What to produce> With the line containing "As evident in" as the first line and the last line of the records as the final one, reproduce that range exactly.

Provided material>
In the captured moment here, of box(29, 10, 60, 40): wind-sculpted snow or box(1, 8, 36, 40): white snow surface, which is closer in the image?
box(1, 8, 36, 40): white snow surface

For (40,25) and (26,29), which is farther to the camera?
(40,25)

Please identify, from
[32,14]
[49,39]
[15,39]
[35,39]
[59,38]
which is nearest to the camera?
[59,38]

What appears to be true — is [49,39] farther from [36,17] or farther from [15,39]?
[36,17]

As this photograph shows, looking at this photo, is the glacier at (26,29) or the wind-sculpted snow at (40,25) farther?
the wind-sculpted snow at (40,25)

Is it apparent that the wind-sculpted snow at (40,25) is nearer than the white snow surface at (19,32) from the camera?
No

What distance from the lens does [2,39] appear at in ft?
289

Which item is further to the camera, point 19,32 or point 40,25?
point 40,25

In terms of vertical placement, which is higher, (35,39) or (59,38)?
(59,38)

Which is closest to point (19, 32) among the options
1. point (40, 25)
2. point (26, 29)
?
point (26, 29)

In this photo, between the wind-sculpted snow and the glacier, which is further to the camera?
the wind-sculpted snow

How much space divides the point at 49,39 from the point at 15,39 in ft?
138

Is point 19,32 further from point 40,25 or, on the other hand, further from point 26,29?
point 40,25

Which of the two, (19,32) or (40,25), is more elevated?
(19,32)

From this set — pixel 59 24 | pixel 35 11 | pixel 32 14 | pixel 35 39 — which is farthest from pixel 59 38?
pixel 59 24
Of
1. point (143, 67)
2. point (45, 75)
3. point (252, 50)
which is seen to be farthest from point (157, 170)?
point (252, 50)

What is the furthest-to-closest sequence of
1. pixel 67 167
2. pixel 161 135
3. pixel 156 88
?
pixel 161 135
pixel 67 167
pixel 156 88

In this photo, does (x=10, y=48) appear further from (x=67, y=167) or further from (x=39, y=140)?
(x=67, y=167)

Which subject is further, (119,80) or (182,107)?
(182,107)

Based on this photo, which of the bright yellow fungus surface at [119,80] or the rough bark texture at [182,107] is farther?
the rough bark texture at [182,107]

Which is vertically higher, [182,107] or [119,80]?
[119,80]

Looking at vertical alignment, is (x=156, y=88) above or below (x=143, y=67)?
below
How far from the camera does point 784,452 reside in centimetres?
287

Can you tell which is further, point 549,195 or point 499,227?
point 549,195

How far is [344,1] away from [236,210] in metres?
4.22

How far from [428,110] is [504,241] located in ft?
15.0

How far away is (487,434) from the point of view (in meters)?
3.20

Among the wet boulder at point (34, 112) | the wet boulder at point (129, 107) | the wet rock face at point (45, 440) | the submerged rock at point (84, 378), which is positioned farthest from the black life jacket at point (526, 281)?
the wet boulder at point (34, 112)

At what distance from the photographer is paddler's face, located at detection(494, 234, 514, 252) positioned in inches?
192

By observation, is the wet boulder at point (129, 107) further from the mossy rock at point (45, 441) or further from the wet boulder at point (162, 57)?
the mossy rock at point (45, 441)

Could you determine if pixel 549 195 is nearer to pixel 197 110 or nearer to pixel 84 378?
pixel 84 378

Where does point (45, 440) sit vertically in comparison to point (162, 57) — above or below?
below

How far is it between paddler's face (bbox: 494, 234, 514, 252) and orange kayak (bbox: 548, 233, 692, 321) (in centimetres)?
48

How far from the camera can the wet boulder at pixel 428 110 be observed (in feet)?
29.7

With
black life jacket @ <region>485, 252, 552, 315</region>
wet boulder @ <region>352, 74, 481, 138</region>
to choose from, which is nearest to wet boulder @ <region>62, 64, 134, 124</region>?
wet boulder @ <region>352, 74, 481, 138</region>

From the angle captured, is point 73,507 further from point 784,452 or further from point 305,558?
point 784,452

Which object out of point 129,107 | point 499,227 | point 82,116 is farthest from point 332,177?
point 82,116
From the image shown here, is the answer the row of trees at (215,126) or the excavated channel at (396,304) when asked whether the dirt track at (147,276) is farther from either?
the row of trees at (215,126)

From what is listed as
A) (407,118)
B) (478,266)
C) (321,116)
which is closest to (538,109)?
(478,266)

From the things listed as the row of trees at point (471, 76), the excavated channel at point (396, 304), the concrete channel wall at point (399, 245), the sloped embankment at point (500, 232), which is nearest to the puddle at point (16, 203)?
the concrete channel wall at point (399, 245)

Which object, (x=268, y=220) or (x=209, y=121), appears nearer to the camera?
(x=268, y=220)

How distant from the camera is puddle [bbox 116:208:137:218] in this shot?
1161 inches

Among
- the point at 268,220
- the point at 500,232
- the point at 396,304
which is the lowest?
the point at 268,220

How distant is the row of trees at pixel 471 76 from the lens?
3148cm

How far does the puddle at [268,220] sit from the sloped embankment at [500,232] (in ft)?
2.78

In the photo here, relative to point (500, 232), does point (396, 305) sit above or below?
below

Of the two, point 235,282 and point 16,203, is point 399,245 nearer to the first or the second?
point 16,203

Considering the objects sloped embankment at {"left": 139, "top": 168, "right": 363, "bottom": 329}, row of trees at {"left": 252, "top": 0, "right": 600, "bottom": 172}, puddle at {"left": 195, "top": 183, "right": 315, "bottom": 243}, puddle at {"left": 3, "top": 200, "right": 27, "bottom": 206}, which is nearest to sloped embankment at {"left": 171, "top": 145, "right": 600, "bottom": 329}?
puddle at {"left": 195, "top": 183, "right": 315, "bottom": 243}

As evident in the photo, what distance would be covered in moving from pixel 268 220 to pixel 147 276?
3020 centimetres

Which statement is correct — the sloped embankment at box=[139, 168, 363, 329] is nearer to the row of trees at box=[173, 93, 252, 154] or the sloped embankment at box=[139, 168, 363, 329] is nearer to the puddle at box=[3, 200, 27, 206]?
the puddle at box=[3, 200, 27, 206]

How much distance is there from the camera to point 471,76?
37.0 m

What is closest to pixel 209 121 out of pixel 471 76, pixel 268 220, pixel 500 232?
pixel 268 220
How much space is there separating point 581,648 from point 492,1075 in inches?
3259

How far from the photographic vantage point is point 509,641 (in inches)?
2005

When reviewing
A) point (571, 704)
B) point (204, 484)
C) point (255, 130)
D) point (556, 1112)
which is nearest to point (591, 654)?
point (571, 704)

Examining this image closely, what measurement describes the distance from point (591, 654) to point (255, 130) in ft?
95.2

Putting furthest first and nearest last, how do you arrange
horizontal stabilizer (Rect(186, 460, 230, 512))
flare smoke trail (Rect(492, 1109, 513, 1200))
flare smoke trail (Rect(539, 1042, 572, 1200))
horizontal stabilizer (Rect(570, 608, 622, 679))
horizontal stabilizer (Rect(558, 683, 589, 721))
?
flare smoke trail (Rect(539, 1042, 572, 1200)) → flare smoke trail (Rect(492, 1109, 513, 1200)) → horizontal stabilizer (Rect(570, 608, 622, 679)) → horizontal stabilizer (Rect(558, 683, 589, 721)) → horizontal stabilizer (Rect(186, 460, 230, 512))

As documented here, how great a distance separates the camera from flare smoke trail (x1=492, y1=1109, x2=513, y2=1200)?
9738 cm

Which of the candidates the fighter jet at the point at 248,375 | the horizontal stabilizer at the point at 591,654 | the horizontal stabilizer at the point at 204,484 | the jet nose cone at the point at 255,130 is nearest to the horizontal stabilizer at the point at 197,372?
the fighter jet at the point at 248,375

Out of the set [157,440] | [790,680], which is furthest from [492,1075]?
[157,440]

Answer to the problem>
As evident in the photo, what distance would be covered in moving from pixel 268 220 to pixel 147 276?
3020 centimetres

Which statement is correct — the sloped embankment at box=[139, 168, 363, 329] is nearer to the row of trees at box=[173, 93, 252, 154] or the sloped embankment at box=[139, 168, 363, 329] is nearer to the puddle at box=[3, 200, 27, 206]?
the puddle at box=[3, 200, 27, 206]

How much distance is there from the camera to point 471,76?
37.0 m

What is closest to pixel 209 121 out of pixel 471 76, pixel 268 220, pixel 500 232?
pixel 268 220
How much space is there separating point 581,648 from point 492,1075 in inches?
3259

How far from the photographic vantage point is point 509,641 (in inches)?
2005

When reviewing
A) point (571, 704)
B) point (204, 484)
C) point (255, 130)
D) point (556, 1112)
which is nearest to point (591, 654)?
point (571, 704)

Examining this image closely, what measurement describes the distance from point (591, 654) to point (255, 130) in ft?
95.2

Putting furthest first and nearest last, how do you arrange
horizontal stabilizer (Rect(186, 460, 230, 512))
flare smoke trail (Rect(492, 1109, 513, 1200))
flare smoke trail (Rect(539, 1042, 572, 1200))
horizontal stabilizer (Rect(570, 608, 622, 679))
horizontal stabilizer (Rect(558, 683, 589, 721))
?
flare smoke trail (Rect(539, 1042, 572, 1200)) → flare smoke trail (Rect(492, 1109, 513, 1200)) → horizontal stabilizer (Rect(570, 608, 622, 679)) → horizontal stabilizer (Rect(558, 683, 589, 721)) → horizontal stabilizer (Rect(186, 460, 230, 512))

As documented here, how great a distance separates the camera from flare smoke trail (x1=492, y1=1109, x2=513, y2=1200)?
9738 cm

Which of the candidates the fighter jet at the point at 248,375 | the horizontal stabilizer at the point at 591,654 | the horizontal stabilizer at the point at 204,484 | the jet nose cone at the point at 255,130 is nearest to the horizontal stabilizer at the point at 197,372?
the fighter jet at the point at 248,375

Out of the set [157,440] | [790,680], which is furthest from [492,1075]?
[157,440]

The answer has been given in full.